● PROBLEM 1:
According to the news roundup, who won voiceofsandiego.org's 2nd Annual Whopper of the Year?
● PROBLEM 2:
Translate this sentence from the news roundup into Spanish: "Fat City's owners and the housing developer think they can coexist."

— START OF TEXT SEGMENT —

The climax of the the Fact Check Whopper of the Year was like Iowa Caucus night.
Heading into the final day, the pundits all-but-guaranteed that the longtime front-runner, Supervisor Bill Horn, had it wrapped up. His bogus claim about his incarceration while fighting for civil rights was the whopper to beat. It was a whopper that led to more whoppers -- a multi-dimensional whopper.
It was a miracle whopper, people thought dead were found alive.
But then, another candidate surged. Voters gravitated to Port Commissioner Steve Cushman, who had boldly claimed in a public forum broadcast on city television that he and his counterparts were planning on using "no general fund" money for a major expansion of the Convention Center. Not true. At all.
As one reader wrote us, pleading for a Cushman victory: "Lying about future costs is more important than lying about past performance."
It was a good argument. The suspense heightened.
In the end, Horn emerged victorious, becoming the proud recipient of voiceofsandiego.org's 2nd Annual Whopper of the Year. Read how it all played out here.
• And congratulations to our Fact Check team, particularly Keegan Kyle. It's a controversial and stressful endeavor and Kyle did an excellent job managing it in 2011. Perhaps, because of his effort, there will be no whoppers in 2012.
Solar Turbines Lovefest
A vast collection of local politicians gathered in the parking lot of Solar Turbines on Pacific Highway Friday to rally for the manufacturer. The company continues to raise concerns about an apartment building planned across the street at the site of Fat City.
As I wrote last month, Solar Turbines is one of many fighting off an army of homes marching on the waterfront. It's afraid it won't be able to secure new pollution permits to experiment with manufacturing techniques if people move in across the street. (Here's the San Diego Explained version for TV).
But the proposed homes comply perfectly with a community plan that was updated in 2006. Solar Turbines lost that battle. Fat City's owners and the housing developer think they can coexist.
Three of the four major mayoral candidates (minus Bob Filner) were there. Labor, business, city, county and other officials were all represented.
One notable figure was not: Mayor Jerry Sanders. When I inquired many weeks ago, his office said it wasn't appropriate for him to take a side on the issue.
• KPBS reported that city redevelopment staff were siding with Solar Turbines and the board would decide whether to approve the project or not.
Snapdragon vs. the City Attorney
After clamming up Thursday, Mayor Jerry Sanders released a statement Friday explaining why he ignored the city attorney's opinion that letting Qualcomm rename Qualcomm Stadium to Snapdragon Stadium for a couple of weeks was illegal without a City Council vote.

— END OF TEXT SEGMENT —
— START OF DATA ROWS —

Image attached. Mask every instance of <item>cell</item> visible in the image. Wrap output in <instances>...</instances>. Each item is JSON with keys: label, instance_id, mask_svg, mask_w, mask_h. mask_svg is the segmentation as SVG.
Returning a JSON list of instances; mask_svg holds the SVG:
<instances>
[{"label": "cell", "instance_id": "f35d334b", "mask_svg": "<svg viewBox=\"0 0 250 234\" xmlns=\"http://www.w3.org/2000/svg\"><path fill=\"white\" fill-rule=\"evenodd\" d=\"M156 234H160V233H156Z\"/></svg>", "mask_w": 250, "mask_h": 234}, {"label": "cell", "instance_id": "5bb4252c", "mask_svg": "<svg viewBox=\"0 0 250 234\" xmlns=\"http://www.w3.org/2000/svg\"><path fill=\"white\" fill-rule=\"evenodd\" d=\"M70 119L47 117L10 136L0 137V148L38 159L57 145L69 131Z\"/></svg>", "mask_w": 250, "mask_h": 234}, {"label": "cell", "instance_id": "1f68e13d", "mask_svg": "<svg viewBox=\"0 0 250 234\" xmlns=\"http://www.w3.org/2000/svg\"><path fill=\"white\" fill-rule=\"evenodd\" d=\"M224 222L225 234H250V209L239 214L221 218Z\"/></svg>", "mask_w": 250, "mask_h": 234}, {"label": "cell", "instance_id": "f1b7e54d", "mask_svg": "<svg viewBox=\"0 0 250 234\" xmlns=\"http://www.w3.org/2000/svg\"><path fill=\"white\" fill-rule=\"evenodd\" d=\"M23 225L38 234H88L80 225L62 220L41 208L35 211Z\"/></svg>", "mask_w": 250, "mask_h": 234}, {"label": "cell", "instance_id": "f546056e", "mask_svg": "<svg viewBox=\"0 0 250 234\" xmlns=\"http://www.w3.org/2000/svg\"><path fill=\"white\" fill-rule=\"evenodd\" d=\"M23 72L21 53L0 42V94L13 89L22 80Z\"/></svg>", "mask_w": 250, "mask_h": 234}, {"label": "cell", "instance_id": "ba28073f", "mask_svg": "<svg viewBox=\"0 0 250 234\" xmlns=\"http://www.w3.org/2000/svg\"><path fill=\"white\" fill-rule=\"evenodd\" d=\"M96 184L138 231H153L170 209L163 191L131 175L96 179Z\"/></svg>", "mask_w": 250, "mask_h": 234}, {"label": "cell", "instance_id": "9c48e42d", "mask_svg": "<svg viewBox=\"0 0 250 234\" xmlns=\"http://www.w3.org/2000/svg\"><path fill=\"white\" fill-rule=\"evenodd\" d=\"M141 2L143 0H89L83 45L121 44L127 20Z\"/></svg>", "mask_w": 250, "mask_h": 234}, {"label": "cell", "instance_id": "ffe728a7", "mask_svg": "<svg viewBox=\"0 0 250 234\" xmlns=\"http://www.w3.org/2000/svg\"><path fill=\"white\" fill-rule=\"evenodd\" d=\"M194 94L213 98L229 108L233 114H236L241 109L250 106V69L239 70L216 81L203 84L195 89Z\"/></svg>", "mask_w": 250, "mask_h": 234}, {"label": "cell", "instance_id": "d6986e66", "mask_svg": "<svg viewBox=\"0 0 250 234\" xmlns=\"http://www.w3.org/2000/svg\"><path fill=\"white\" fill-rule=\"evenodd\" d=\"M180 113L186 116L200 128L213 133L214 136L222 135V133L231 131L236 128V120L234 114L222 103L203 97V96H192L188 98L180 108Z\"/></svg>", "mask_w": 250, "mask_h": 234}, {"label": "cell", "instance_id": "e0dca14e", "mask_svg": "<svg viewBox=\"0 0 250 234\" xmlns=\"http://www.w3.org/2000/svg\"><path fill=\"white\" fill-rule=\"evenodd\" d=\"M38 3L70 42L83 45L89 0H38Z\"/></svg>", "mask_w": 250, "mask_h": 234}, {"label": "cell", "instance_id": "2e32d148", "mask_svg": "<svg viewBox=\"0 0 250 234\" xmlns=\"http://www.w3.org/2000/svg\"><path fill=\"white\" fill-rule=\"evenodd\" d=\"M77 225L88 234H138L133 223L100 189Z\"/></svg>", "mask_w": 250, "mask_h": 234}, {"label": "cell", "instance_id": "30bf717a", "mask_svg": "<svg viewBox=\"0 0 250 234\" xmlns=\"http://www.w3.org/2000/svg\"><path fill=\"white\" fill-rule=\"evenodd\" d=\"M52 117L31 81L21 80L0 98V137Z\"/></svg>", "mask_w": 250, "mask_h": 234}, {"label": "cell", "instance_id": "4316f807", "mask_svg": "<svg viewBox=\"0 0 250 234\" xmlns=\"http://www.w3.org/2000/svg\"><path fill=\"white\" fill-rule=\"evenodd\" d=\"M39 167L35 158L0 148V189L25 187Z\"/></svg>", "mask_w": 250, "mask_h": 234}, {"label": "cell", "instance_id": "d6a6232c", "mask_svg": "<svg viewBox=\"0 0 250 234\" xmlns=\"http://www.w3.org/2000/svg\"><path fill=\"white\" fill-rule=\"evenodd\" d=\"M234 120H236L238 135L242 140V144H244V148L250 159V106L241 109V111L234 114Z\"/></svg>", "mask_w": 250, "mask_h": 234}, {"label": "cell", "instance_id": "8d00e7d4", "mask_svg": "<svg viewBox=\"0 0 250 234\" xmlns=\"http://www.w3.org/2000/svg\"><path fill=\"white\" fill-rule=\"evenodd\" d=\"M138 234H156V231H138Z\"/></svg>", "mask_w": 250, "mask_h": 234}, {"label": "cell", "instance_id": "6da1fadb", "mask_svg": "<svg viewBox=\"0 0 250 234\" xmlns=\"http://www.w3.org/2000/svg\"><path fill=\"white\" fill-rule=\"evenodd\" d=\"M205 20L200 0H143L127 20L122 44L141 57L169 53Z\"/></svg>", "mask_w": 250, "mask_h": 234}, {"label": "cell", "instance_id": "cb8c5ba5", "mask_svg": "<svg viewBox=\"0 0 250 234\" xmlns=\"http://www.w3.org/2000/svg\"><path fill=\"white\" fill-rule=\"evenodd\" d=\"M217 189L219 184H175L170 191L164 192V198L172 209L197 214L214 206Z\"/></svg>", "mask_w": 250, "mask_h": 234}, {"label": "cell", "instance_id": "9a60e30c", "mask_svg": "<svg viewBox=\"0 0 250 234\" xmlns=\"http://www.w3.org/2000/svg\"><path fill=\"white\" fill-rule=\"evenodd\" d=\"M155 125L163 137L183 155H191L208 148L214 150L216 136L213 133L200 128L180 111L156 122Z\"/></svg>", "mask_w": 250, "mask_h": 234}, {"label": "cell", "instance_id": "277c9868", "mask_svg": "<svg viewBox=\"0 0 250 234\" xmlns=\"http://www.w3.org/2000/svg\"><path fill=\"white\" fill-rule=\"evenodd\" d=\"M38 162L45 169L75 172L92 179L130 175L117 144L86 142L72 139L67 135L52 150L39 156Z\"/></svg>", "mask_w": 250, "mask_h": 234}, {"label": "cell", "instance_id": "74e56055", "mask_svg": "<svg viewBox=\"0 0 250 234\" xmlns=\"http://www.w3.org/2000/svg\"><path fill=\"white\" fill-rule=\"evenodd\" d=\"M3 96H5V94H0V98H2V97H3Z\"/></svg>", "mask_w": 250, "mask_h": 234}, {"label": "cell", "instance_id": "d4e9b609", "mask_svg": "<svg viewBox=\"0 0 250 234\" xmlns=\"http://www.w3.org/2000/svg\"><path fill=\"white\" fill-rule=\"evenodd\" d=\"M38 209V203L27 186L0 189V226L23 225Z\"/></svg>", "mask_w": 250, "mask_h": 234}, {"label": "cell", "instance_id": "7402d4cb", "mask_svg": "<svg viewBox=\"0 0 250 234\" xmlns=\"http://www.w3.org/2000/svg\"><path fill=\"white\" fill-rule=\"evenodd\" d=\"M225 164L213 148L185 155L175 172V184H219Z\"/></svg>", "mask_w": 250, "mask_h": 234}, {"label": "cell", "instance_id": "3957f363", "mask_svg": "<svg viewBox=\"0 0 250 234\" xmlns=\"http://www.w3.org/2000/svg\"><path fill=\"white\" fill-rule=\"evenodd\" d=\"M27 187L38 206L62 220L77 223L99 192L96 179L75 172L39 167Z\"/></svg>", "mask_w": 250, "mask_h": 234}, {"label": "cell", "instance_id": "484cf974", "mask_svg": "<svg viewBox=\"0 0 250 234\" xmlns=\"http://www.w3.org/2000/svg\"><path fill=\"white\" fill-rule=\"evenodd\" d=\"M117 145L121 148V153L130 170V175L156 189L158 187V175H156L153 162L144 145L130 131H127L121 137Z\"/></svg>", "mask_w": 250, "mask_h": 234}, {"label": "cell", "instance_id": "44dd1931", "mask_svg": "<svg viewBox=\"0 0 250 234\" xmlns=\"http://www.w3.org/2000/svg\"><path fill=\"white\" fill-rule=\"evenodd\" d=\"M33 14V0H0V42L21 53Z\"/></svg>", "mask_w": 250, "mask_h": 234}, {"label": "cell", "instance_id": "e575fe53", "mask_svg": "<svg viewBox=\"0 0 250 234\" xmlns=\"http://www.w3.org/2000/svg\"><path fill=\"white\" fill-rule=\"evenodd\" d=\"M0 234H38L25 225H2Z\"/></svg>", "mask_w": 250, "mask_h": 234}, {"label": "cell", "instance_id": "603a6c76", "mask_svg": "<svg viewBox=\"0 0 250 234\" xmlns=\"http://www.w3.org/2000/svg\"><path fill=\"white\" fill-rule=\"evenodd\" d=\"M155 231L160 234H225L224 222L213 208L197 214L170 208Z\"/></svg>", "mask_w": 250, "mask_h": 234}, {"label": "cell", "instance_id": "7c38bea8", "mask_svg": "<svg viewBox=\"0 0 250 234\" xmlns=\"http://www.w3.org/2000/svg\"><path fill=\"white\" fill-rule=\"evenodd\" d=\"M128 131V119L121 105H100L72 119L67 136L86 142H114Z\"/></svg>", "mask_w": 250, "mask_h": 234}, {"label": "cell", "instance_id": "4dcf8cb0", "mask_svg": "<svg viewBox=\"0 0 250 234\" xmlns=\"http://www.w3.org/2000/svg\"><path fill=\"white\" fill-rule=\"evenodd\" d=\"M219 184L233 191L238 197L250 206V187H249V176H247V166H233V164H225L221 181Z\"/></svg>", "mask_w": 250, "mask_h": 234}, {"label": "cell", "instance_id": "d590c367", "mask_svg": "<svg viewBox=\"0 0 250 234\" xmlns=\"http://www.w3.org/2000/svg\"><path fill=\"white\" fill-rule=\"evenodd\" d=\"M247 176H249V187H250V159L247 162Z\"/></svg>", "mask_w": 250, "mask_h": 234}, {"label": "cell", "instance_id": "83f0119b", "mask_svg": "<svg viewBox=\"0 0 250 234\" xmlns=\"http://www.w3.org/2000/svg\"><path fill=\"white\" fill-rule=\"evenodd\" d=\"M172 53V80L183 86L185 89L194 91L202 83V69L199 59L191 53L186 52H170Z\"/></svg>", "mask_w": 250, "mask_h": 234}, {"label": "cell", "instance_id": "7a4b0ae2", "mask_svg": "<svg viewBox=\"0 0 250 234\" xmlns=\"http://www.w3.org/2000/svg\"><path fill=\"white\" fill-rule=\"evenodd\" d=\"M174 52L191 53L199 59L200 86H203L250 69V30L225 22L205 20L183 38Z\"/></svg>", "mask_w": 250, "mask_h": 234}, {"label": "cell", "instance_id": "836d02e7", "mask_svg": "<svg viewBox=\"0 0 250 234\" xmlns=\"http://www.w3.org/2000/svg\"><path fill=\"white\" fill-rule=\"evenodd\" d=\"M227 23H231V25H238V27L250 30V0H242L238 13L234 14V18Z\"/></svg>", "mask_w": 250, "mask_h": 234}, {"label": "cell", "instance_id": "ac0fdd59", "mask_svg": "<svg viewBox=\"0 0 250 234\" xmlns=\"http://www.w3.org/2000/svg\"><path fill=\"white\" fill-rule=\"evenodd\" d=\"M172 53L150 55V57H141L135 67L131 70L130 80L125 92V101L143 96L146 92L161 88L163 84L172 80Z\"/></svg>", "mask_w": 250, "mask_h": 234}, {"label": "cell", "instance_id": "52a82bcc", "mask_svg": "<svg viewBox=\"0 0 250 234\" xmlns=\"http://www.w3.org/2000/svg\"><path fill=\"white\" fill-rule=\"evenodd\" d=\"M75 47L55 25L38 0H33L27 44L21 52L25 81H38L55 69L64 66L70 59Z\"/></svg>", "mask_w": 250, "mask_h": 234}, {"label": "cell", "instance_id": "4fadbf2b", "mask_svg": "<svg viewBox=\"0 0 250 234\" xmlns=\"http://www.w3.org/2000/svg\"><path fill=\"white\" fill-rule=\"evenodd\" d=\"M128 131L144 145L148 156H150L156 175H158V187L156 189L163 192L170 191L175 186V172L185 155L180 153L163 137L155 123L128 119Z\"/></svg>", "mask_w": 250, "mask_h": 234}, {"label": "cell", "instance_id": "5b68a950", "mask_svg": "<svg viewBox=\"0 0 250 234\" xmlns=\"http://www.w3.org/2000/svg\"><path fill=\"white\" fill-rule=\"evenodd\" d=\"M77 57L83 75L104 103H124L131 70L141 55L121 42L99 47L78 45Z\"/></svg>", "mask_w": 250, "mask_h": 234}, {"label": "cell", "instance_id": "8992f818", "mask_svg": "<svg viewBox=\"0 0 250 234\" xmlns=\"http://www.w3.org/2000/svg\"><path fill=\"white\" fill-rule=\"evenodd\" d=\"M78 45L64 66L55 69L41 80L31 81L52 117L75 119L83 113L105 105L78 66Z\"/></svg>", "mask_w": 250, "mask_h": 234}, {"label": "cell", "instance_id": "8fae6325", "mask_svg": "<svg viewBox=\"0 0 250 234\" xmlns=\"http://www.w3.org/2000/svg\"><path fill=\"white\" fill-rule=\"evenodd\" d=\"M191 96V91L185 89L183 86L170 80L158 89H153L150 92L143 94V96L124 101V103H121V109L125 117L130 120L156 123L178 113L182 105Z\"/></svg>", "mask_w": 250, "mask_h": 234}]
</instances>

— END OF DATA ROWS —

● EXERCISE ANSWER 1:
Supervisor Bill Horn

● EXERCISE ANSWER 2:
Los propietarios de Fat City y el promotor inmobiliario creen que pueden coexistir.